Le péril royaliste est plus sérieux.
Les chouans se battent encore en Vendée. Il leur promet l'amnistie s'ils déposent les armes. Il laisse célébrer les messes le dimanche, jour qui pourtant est effacé des calendriers, puisque le décadi le remplace. Que faire avec les royalistes, sinon comme avec les autres hommes ? Les séduire, les acheter, les menacer et les réduire.
Lorsque Talleyrand, à la mi-décembre, lui annonce qu'Hyde de Neuville, un royaliste qui demeure à Paris, et Fortuné d'Andigné, un des chefs chouans, souhaiteraient le rencontrer, pourquoi hésiter à les recevoir ?
Talleyrand introduit les deux hommes, avec sa politesse d'Ancien Régime. Napoléon est courtois et compréhensif.
Il lit, dans les yeux de D'Andigné et de Neuville, l'étonnement. Les deux royalistes ont l'allure soignée d'aristocrates et il a, à dessein, choisi une tenue négligée, une tunique de couleur verdâtre. Mais, en quelques minutes, il impose son ironie mordante, son cynisme.

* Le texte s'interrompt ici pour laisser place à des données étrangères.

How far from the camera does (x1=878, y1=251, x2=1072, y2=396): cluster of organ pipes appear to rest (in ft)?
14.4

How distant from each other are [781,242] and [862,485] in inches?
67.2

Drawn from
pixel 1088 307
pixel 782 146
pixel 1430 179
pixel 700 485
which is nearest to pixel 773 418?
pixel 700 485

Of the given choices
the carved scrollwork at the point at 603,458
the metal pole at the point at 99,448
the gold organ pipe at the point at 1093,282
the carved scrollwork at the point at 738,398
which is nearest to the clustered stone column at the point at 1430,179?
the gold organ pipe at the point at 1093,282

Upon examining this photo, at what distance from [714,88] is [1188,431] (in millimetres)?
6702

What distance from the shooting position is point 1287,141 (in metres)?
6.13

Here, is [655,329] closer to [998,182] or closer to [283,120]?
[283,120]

- Vous me parlez toujours du roi, vous êtes donc royalistes ? demande-t-il.
Il s'étonne. Comment peut-on suivre un prince qui n'a pas eu le courage de prendre une barque de pêcheur pour rejoindre ses fidèles qui combattent ? Que vaut un roi qui n'a jamais tiré l'épée ?
- Mais moi, je ne suis pas royaliste, conclut-il.
Il s'approche de la cheminée, se tourne brusquement vers d'Andigné.
- Que voulez-vous être ? interroge-t-il. Voulez-vous être général ? préfet ? Vous et les vôtres, vous serez ce que vous voulez être.
Une fois l'appât jeté, il faut attendre. Mais ces deux hommes ne semblent pas tentés. Il faut les flatter, leur dire qu'on comprend leur combat, qu'on est prêt à rétablir les libertés religieuses.
- Moi aussi, je veux de bons prêtres. Je les rétablirai. Non pas pour vous, mais pour moi...
Il jette un coup d'œil à Hyde de Neuville. Celui-ci a l'air plus roué que d'Andigné. Il faut essayer d'établir avec lui une complicité.
- Ce n'est pas que nous autres nobles ayons beaucoup de religion, reprend-il, mais elle est nécessaire pour le peuple.
Ils se taisent. Alors il faut les menacer.
- Si vous ne faites pas la paix, je marcherai sur vous avec cent mille hommes. J'incendierai vos villes, je brûlerai vos chaumières.